AM: Emergencies and protracted conflicts ruin the education systems of affected countries. Girls fail to acquire an education because of violence, which includes kidnapping, maiming as well as sexual abuse, exploitation and bullying. Statistics indicate that less than five percent of girls in rural-conflict settings in Africa complete secondary education.

Humanitarian aid for education is acknowledged as a way forward in ensuring provision of education for refugee and displaced children.

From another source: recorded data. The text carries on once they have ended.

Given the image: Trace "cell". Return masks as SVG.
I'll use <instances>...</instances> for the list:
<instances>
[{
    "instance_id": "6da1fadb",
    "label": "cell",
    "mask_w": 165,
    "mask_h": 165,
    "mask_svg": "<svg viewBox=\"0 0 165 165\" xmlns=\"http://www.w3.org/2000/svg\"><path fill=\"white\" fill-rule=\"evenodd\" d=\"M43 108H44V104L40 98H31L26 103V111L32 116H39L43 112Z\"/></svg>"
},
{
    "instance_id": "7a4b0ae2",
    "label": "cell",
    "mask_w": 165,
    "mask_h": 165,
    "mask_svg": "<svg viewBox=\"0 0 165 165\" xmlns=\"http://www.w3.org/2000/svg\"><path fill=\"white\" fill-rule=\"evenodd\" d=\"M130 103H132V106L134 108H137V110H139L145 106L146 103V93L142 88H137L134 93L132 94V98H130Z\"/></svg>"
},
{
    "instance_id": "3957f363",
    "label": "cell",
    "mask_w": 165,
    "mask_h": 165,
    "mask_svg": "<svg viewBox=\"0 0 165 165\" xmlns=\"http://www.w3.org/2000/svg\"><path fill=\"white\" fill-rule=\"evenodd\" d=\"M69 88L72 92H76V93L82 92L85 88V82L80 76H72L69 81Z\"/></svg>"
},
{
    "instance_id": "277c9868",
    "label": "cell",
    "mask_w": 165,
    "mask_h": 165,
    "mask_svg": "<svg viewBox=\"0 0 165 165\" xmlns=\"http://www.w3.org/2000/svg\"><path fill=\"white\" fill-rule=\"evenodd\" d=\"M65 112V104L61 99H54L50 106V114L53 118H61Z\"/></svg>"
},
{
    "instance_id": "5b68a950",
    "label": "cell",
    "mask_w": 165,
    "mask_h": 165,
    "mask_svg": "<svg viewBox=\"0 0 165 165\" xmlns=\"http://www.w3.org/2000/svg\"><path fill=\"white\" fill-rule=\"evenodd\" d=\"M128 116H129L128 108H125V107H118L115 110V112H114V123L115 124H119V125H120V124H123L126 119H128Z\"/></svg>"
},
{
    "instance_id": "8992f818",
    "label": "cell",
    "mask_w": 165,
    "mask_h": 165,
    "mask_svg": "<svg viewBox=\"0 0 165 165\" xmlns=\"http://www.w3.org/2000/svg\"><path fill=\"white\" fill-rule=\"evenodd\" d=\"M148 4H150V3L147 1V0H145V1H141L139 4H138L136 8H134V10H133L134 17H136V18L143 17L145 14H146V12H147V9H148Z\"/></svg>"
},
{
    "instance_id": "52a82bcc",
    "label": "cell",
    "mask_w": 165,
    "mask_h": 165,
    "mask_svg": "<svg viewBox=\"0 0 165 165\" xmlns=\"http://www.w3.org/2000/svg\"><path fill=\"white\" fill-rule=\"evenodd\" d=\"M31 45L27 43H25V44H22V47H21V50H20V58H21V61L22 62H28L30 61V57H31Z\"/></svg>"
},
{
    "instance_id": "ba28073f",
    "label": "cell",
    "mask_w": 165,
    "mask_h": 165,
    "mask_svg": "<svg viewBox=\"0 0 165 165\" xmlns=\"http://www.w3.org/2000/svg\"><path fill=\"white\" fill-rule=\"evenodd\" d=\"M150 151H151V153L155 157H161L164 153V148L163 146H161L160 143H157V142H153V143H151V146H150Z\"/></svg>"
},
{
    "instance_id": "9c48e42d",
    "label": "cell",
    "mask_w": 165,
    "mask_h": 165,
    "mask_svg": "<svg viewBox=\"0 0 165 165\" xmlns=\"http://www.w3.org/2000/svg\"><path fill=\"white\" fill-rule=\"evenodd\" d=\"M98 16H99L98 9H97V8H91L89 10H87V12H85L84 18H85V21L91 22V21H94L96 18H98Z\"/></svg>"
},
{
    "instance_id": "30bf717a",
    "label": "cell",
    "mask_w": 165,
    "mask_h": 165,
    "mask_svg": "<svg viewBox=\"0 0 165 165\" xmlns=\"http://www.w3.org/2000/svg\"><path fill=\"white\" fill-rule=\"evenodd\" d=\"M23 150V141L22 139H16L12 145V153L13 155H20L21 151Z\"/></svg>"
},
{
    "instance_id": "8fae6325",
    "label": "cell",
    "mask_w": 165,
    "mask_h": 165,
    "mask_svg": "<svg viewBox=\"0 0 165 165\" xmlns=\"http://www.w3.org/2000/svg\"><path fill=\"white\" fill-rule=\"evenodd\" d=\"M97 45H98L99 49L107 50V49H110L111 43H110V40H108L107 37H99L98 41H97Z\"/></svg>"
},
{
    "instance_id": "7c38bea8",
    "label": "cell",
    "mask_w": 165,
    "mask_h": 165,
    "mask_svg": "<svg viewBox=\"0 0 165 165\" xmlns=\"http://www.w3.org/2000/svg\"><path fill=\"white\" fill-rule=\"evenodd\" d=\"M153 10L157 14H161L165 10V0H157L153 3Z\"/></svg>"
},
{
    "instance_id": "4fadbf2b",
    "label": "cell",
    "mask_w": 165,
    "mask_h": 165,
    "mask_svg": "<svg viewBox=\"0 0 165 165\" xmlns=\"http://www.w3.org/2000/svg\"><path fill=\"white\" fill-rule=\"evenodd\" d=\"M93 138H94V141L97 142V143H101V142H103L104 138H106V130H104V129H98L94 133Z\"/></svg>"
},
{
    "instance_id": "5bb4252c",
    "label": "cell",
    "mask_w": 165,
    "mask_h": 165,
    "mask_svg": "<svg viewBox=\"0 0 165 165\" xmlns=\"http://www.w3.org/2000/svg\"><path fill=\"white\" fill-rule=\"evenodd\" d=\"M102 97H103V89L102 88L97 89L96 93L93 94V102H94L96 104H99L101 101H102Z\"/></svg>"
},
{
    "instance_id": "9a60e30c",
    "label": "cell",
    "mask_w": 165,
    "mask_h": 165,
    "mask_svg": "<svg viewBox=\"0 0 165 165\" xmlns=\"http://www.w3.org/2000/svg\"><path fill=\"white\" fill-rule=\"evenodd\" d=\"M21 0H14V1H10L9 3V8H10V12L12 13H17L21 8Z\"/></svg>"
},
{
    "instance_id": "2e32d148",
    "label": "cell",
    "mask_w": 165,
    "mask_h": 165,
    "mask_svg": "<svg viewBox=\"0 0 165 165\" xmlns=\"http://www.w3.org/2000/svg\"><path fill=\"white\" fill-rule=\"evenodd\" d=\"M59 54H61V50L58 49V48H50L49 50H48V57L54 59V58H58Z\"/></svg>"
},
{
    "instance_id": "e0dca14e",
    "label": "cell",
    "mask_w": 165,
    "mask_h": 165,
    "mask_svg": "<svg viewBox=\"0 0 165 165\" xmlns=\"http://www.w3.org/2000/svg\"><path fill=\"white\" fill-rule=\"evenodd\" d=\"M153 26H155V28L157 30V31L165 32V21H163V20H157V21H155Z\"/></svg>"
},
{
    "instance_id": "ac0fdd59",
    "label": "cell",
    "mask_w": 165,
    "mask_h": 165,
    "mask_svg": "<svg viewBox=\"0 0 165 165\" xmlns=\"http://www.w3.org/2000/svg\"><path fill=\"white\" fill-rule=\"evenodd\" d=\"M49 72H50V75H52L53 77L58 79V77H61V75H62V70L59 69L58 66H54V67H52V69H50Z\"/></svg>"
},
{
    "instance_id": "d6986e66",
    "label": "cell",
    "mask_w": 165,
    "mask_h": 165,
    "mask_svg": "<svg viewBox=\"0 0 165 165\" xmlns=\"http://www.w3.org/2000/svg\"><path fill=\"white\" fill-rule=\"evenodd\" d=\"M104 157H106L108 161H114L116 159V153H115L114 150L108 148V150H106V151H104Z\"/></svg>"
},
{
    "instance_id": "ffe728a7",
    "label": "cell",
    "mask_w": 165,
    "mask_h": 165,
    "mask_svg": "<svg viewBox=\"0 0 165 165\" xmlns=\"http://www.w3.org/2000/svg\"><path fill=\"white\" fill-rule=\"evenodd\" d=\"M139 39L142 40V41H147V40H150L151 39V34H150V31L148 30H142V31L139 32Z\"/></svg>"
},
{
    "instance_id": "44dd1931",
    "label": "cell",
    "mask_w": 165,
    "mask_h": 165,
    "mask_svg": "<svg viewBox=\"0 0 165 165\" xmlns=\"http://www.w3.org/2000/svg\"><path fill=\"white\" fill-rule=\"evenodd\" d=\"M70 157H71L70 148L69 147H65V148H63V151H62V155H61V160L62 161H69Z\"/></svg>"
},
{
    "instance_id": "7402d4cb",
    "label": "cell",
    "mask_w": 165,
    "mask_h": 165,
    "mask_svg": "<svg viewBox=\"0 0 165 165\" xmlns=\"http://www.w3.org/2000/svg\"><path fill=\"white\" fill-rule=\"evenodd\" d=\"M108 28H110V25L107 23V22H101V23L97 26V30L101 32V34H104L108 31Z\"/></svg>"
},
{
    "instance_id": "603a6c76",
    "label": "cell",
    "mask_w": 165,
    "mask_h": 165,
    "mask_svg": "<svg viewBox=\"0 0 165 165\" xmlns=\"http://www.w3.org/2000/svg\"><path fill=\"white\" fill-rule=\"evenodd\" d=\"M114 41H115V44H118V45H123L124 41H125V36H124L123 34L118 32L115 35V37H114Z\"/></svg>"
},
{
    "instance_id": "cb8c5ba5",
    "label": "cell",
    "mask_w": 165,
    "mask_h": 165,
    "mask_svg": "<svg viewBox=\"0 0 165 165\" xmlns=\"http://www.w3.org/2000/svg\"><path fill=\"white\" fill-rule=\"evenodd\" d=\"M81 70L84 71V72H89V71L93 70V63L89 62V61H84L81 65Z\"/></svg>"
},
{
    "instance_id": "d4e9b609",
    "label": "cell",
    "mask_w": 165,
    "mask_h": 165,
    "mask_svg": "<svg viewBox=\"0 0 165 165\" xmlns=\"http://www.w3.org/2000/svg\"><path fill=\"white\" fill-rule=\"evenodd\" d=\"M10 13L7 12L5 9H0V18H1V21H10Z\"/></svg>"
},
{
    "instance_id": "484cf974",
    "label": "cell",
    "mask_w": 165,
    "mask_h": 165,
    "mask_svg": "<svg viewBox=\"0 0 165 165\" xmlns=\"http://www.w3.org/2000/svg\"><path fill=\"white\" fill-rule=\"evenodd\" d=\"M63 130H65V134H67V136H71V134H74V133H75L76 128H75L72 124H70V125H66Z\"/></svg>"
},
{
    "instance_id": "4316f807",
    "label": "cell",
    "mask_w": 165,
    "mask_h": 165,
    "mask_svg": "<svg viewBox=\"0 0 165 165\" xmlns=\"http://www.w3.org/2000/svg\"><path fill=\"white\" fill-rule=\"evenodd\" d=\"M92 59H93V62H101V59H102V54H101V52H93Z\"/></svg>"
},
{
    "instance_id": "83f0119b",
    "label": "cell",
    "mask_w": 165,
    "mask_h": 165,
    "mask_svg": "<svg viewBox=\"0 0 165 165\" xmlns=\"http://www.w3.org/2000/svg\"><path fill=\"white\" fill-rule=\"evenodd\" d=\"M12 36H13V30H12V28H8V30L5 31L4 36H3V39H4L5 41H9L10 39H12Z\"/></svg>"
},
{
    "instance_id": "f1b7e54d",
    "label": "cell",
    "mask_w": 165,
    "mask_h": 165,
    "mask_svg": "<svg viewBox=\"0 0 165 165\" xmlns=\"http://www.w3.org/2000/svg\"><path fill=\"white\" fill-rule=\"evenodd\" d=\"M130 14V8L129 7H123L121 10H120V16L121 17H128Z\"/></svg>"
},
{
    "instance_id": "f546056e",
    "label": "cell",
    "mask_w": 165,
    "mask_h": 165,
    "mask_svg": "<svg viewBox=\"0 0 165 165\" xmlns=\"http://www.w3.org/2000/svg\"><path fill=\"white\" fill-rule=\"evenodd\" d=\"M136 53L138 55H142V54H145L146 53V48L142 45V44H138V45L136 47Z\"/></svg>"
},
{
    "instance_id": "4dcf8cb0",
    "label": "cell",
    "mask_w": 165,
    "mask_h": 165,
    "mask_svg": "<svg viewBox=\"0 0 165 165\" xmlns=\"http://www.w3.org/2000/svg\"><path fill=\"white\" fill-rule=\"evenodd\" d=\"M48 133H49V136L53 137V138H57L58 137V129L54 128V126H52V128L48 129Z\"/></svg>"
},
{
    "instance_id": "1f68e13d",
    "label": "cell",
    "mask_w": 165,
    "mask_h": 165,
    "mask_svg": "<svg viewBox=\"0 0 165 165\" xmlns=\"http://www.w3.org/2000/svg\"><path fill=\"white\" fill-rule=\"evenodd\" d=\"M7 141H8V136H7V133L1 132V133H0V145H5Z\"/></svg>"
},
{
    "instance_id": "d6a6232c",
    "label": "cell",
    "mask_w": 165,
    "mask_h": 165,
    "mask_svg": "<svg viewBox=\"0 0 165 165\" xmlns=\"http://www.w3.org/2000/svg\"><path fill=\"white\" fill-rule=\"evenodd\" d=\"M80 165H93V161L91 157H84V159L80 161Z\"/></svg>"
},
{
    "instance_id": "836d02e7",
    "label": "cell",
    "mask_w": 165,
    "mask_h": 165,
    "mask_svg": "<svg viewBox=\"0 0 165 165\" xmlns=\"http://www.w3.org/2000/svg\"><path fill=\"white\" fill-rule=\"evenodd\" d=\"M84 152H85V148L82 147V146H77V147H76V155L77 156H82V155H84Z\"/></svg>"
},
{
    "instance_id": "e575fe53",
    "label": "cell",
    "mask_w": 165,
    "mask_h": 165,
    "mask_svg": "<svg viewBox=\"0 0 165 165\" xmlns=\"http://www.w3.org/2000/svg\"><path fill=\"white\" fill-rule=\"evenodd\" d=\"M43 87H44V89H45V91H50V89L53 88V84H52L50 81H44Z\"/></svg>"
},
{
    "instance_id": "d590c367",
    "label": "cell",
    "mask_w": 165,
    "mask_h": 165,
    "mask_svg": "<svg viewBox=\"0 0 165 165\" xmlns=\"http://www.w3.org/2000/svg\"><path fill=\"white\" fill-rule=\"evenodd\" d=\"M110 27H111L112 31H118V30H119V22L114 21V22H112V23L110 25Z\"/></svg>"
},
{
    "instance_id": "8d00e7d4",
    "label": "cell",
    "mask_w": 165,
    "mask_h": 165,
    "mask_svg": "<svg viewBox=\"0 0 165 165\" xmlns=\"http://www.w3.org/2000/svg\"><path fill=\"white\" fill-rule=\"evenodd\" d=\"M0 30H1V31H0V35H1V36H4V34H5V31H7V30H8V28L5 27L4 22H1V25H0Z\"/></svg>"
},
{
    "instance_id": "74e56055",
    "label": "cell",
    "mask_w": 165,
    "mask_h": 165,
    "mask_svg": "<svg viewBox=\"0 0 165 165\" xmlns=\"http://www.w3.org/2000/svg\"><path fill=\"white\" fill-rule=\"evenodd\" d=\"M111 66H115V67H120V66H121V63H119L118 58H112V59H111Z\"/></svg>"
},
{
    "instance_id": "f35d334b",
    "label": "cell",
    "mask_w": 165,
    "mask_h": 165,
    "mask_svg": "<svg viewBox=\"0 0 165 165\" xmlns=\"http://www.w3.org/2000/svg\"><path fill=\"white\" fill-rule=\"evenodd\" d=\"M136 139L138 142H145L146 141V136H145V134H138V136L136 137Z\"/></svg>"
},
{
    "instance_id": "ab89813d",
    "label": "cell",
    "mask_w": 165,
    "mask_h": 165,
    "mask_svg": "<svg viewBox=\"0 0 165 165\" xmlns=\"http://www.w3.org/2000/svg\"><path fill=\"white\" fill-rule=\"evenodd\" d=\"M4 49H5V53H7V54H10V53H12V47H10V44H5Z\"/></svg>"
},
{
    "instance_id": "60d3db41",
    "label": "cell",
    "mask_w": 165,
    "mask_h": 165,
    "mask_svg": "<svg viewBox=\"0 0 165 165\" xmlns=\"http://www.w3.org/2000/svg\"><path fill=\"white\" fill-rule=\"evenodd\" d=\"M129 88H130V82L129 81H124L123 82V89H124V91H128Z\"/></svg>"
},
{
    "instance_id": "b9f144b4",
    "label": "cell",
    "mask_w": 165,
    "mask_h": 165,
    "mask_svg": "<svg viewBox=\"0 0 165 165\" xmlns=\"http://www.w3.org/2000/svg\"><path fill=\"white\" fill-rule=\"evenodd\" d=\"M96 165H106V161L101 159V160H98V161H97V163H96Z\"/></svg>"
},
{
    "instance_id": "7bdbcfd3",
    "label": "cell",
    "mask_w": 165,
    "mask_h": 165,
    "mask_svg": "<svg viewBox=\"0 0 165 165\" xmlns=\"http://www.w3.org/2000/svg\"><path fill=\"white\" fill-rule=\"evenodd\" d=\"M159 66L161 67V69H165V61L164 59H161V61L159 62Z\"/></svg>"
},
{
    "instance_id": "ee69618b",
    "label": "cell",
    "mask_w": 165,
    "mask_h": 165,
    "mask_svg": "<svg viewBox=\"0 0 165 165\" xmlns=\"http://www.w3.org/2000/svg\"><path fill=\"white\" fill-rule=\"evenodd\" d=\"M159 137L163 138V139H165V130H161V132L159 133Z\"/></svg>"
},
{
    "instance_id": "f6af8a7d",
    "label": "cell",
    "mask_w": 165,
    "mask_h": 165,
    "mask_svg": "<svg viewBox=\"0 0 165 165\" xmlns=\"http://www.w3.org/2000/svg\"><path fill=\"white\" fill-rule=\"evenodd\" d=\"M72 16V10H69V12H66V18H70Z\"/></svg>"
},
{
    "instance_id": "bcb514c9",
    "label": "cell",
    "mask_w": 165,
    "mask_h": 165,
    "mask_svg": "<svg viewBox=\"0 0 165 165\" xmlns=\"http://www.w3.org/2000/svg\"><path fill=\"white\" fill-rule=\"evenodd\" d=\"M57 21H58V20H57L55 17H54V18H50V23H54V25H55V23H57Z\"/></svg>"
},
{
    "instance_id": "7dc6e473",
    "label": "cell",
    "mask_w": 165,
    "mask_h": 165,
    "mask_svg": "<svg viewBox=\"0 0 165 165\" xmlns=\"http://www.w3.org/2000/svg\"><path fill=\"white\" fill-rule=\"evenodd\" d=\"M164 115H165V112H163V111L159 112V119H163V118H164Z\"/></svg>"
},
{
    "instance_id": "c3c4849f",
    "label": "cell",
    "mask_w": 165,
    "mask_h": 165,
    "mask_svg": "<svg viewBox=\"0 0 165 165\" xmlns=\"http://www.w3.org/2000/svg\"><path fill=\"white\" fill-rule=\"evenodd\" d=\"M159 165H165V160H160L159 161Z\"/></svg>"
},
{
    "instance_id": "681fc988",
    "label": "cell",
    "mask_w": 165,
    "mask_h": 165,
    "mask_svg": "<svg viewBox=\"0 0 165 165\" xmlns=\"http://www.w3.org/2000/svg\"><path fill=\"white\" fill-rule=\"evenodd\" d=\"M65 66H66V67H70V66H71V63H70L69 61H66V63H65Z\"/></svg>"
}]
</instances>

Despite this recognition, humanitarian aid for education remains very lowcatering, by 2015 estimates, for only two percent of requirements. To overcome this challenge, a possible way forward is for humanitarian agencies and development actors to come together and set up a specialised funding stream that meets the other 98 percent of the requirements for education in conflict situations.

IPS: Recently the ministry of education launched a policy on disaster management in response to the impacts of heavy rains on schools and the education sector. How important is it to have such a policy, especially as extreme weather and disasters become more prevalent? Is this a move that other countries should consider?

AM: We have experienced many disasters in Kenya, including droughts, floods, fires, and even conflicts. These have routinely disrupted learning and damaged education infrastructure in affected areas.

While efforts to address climate change gets underway, it is clear now that extreme weather events are getting more frequent and intense. There is every indication, therefore, that we will experience severe flooding, landslides and droughts into the future.

We must therefore prepare for these eventualities so that we do not experience the same disruptions and losses in the education sector that we have undergone in the past. This underscores the need for comprehensive disaster risk reduction and management policies. The launch of this policy was in fact long overdue.

In the modern world, preparedness or risk reduction is a necessity not a choice. Countries that fail to plan will bear the heaviest burden as the effects of climate change intensify.

IPS: What is your message to Kenyans in light of this award?

AM: The well-being of our country, now and in the future, lies in our hands. Building a country is a collective responsibility and exercise in which each one of us has a role to play and a contribution to make. In making our contribution, in whatever capacity, we must embrace the virtues of hard work, careful reflection, patriotism, honesty, accountability, justice and fairness and the pursuit of public good. I believe that my adherence to these virtues have inspired this award.

In so doing, I recall the words of the late Nobel Laureate Professor Wangari Mathai that: “Every one of us can make a contribution. And quite often we are looking for the big things and forget that, wherever we are, we can make a contribution. Sometimes I tell myself, I may only be planting a tree here, but just imagine what’s happening if there are billions of people out there doing something. Just imagine the power of what we can do.”